[START Given information]

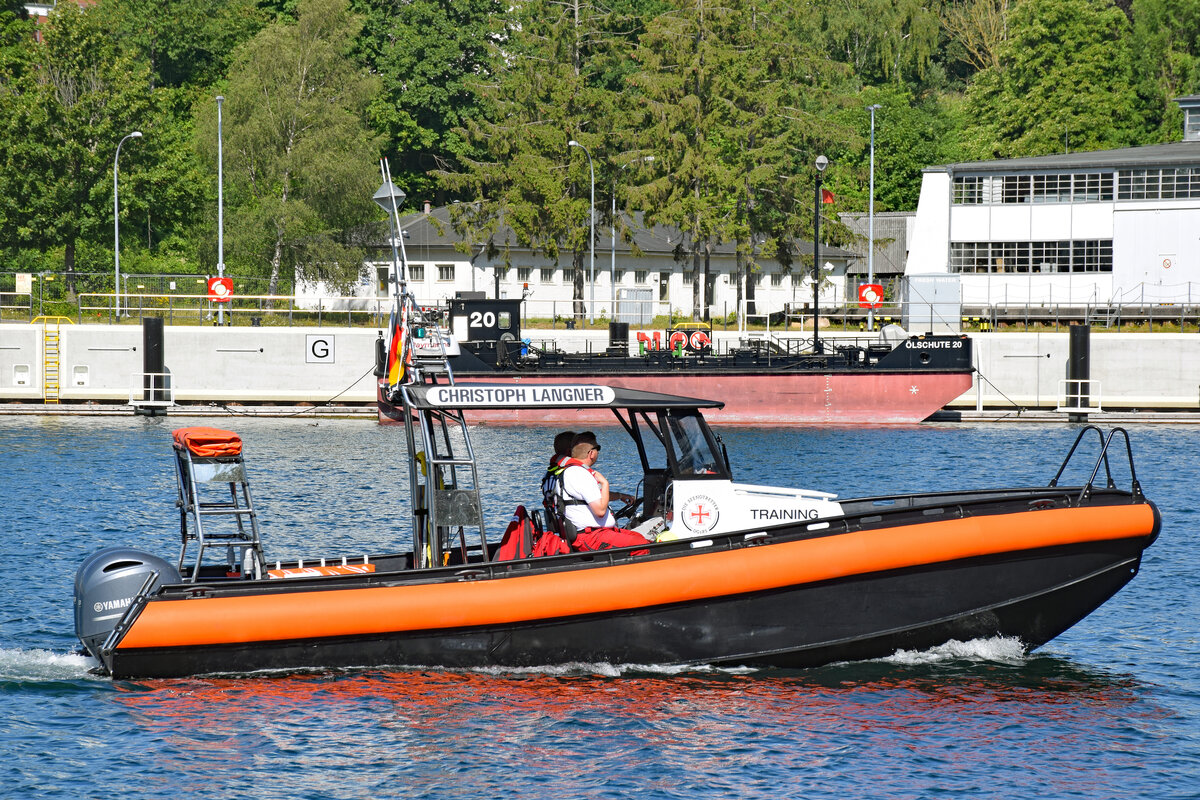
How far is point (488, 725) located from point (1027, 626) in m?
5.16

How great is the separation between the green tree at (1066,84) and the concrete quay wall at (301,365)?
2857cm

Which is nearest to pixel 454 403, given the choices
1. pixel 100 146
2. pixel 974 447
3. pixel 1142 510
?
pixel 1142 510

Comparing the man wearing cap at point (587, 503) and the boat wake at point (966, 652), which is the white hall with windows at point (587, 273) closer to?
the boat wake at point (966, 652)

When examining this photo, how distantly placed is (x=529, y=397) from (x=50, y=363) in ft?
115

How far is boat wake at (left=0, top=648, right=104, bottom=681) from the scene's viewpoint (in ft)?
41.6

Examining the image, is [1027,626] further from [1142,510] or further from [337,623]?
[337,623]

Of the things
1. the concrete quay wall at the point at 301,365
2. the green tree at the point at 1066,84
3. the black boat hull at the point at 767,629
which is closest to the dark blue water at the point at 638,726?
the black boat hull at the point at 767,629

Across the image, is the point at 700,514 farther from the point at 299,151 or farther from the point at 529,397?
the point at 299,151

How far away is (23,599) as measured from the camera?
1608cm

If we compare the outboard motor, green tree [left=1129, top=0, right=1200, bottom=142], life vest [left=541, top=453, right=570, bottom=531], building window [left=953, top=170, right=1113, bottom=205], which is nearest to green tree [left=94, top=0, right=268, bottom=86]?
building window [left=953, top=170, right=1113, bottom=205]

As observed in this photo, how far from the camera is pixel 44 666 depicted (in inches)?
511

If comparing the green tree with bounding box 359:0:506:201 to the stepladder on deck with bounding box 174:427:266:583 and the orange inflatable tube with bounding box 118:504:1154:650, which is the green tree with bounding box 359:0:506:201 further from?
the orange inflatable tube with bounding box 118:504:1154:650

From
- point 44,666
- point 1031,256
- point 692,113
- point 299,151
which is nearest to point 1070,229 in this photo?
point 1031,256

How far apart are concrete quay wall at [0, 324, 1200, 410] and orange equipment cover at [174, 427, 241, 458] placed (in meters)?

[END Given information]

◆ **What is expected**: Print the line containing "As observed in" and every line after it to the end of the records above, exactly as written, and nothing else.

◆ **Output of the task**:
As observed in this photo, how far from the camera is pixel 44 666 depicted (in inches)?
511

If comparing the green tree with bounding box 359:0:506:201 to the stepladder on deck with bounding box 174:427:266:583 and the orange inflatable tube with bounding box 118:504:1154:650, which is the green tree with bounding box 359:0:506:201 further from?
the orange inflatable tube with bounding box 118:504:1154:650

From
- point 44,666
- point 1031,256
- point 692,113
- point 299,151
which is nearest to point 1070,229 in this photo?
point 1031,256

How far apart are concrete quay wall at [0, 324, 1200, 410] and orange equipment cover at [174, 427, 241, 458] placed (in meters)?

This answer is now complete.